PAGE TEXT ->
————————

So, the first song I would spin as a DJ this morning would either be "That's what friends are for" by Dionne Warwick or "We are Family" by Sister Sledge, because at the core of our success is our connection to one another and to our students. This is a place with a long history of creating a sense of family and acting as a family to support one another and lift up our students.
Our charge is to ensure that we keep that sense of family even as the world around us continues to change and push us in new directions. I will end my comments this morning by suggesting some very specific things we have planned to ensure just that.
The second theme of my comments this morning is change. So perhaps I would spin "The Times They Are a Changin'" by Bob Dylan or "A Change is Gonna Come" by Aretha Franklin.
Let's be honest, most of us are creatures of habit...we like our comfort zones where everything is familiar...yet, we live in a world that is changing more rapidly than ever. We see it all around us in new technology, changing needs of students, the changing political environment...the examples go on and on. Indeed, the times they are a changin'.
Which calls to mind a quote by William Arthur Ward which provides great guidance in times of change: "The pessimist complains about the wind; the optimist expects it to change; the realist adjusts the sails."
Please know the winds are blowing .... sometimes hard, and shifting from side to side, attempting to knock us off course. And we must be ready to adjust the sails because the reality is that higher education is changing at a rate unlike any time in history. And that change is now part of our "new normal" and has important implications for how we go about the business of educating our students, now and into the future.
Here are some of the issues affecting higher education at the macro-level...most of which should sound quite familiar.
- Declining enrollments - for community colleges nationally, enrollment has dropped nearly 10 percent in just the last three years. Demographic trends (fewer high school students) and the impact of a strong economy and job market, are the two major factors impacting this change.
- There are growing financial challenges and constraints around affordability, costs and student debt. And we also see declining federal support (across the board) and pockets of declining state support. I recently wrote an Op-Ed piece expressing concern about the lack of funding for Pell Grants...critical to the success of this college and our country.
- Questions abound over college completion rates, outcomes, student success and the need to prove colleges are effectively preparing graduates for gainful employment. As you know, this is an area of much focus for us.
- Washington is dominated by a charged political climate, with partisan sentiments that have created gridlock on many key legislative issues and have hampered badly needed funding. This increasingly charged national political climate has also created major upheaval on campuses across the nation. We saw it at UVA last week. Meanwhile, international students have been affected by tougher immigration enforcement that makes enrolling in a U.S. college more difficult.

————————

DATA PROVIDED ->
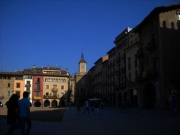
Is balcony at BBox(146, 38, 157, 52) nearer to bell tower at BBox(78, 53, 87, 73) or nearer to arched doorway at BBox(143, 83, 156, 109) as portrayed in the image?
arched doorway at BBox(143, 83, 156, 109)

————————

INSTRUCTION 1 -> Copy the stretch of the higher education speech from "So, the first" through "by Aretha Franklin." word for word.
INSTRUCTION 2 -> Pick up the higher education speech after its last sentence and keep it going.
Nothing in the listing has any bearing on what comes next.

OUTPUT 1 ->
So, the first song I would spin as a DJ this morning would either be "That's what friends are for" by Dionne Warwick or "We are Family" by Sister Sledge, because at the core of our success is our connection to one another and to our students. This is a place with a long history of creating a sense of family and acting as a family to support one another and lift up our students.
Our charge is to ensure that we keep that sense of family even as the world around us continues to change and push us in new directions. I will end my comments this morning by suggesting some very specific things we have planned to ensure just that.
The second theme of my comments this morning is change. So perhaps I would spin "The Times They Are a Changin'" by Bob Dylan or "A Change is Gonna Come" by Aretha Franklin.

OUTPUT 2 ->
- A growing sentiment exists that academia is disconnected from much of American society with skepticism about the relevancy of higher education, its perceived intolerance of conservative views, ballooning endowments and out of control costs.
- We also see the changing needs of students with increasing mental and emotional health demands, a growing national opioid epidemic that impacts all of higher education, and a lack of college readiness.
- The evolving role of technology which is giving way to innovative course development and new pedagogies, and raising questions about the best role for bricks and mortar classrooms in the future.
And we see change at NCC as these national issues play out on our campus, too!
- While we have outperformed most of our peers in attracting and retaining students, we continue to see a modest decline in our enrollments fueled by the same factors mentioned previously, a strong economy and declining demographics.
- We grew nearly 100% from 2000 to 2010. In those days, we weren't worried about finding enough students to fill our incoming class, but how we could possibly serve them all! Today it's a different story and we must work hard to attract and retain each and every student. It is a new day!
- New marketing efforts, enrollment strategies, and outreach are all part of our plans to continue addressing this issue.
- And, as I have said on numerous occasions, each of you play a critical role in helping us attract and retain students.
- We too, have seen declining public funding. This year we received flat funding from the state on a budget that remains unbalanced, which means more cuts could come. Our recent history shows a decline in state support even without adjusting for inflation. ·
- And our bond funding for the Monroe campus is put in doubt by the recent Mt. Airy casino tax PA Supreme Court Ruling and the lack of a legislative remedy. Stay tuned.
- And at a federal level, we anticipate shrinking grant funding based on proposed cuts to NEH and other like agencies.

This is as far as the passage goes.